Supplier Aptiv said third-quarter net income rose nearly 11 percent to $246 million, but the company cut its full-year outlook for revenue and adjusted operating income because of the UAW's strike against General Motors.
Third-quarter net sales rose 2 percent to $3.56 billion despite a $70 million impact from the 40-day work stoppage at GM. Aptiv, which has a major stake in autonomous vehicle r&d, said third-quarter sales were boosted by growth in Europe and China. Aptiv also said its joint venture with Hyundai and new launches and acquisitions buoyed results in the third quarter.

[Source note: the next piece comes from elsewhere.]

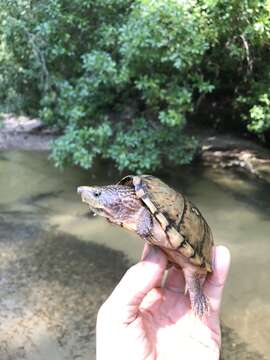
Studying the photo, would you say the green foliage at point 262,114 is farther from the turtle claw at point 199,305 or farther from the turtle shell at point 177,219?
the turtle claw at point 199,305

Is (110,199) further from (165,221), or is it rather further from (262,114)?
(262,114)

The company anticipates a hit of around $250 million to its 2019 net sales because of the strike. As a result, Aptiv lowered its 2019 sales outlook to $14.26 billion to $14.36 billion from a previous range of $14.53 billion and $14.73 billion. It also cut its full-year adjusted operating income outlook to $1.53 billion to $1.55 billion from a previous range of $1.65 billion to $1.69 billion.

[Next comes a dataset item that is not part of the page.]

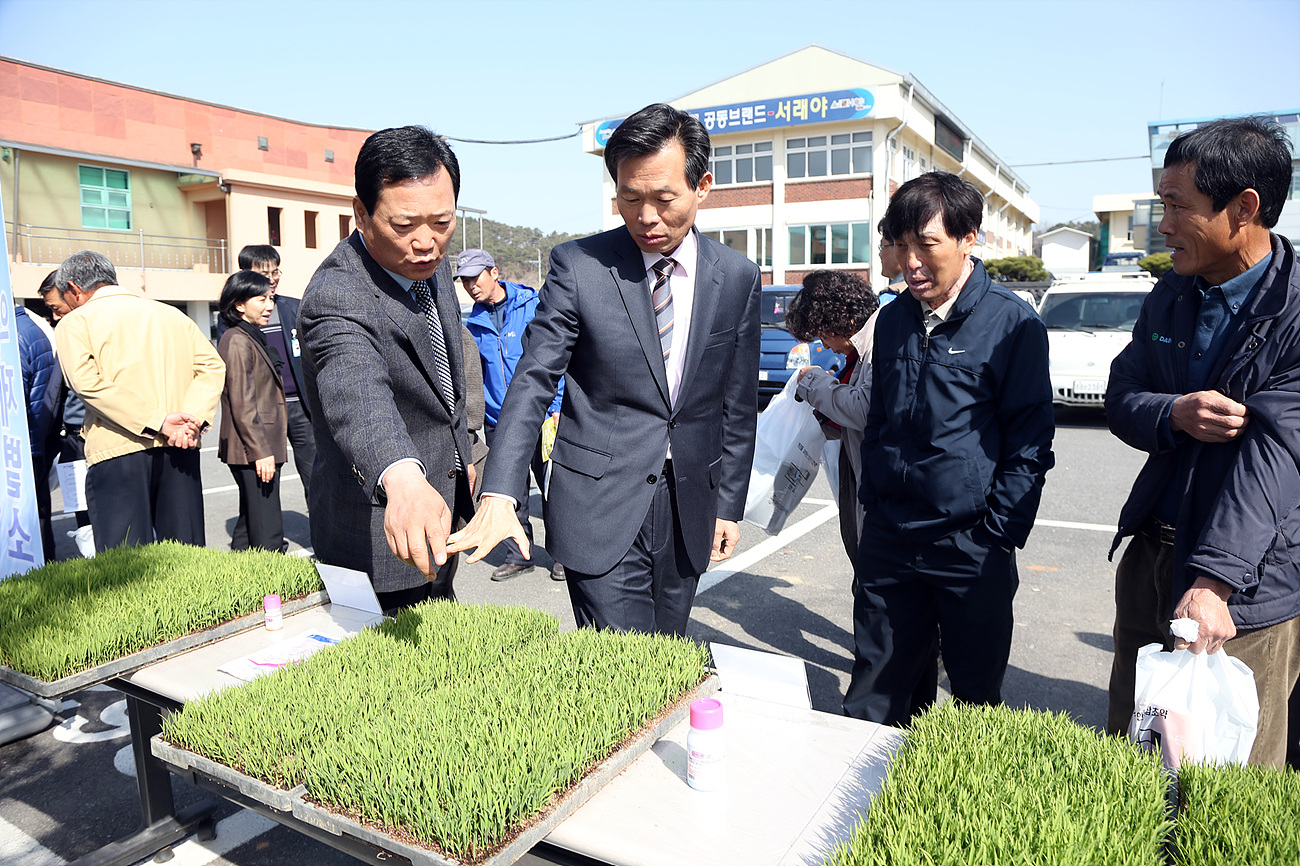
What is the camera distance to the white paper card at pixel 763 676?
1965 millimetres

"While our revised outlook for the year reflects the adverse impacts of the GM labor strike, we remain confident in our ability to deliver on our commitments and outperform in the more challenging macro environment," CEO Kevin Clark said in a statement.
Shares of Aptiv closed Wednesday's trading up 2.3 percent to $92.42.
The GM strike has impacted several other major suppliers, including Lear Corp., Nemak, Adient and Faurecia.
Aptiv, of Dublin, ranks No. 20 on the Automotive News list of the top 100 global suppliers, with worldwide part sales to automakers of $12.87 billion in 2018.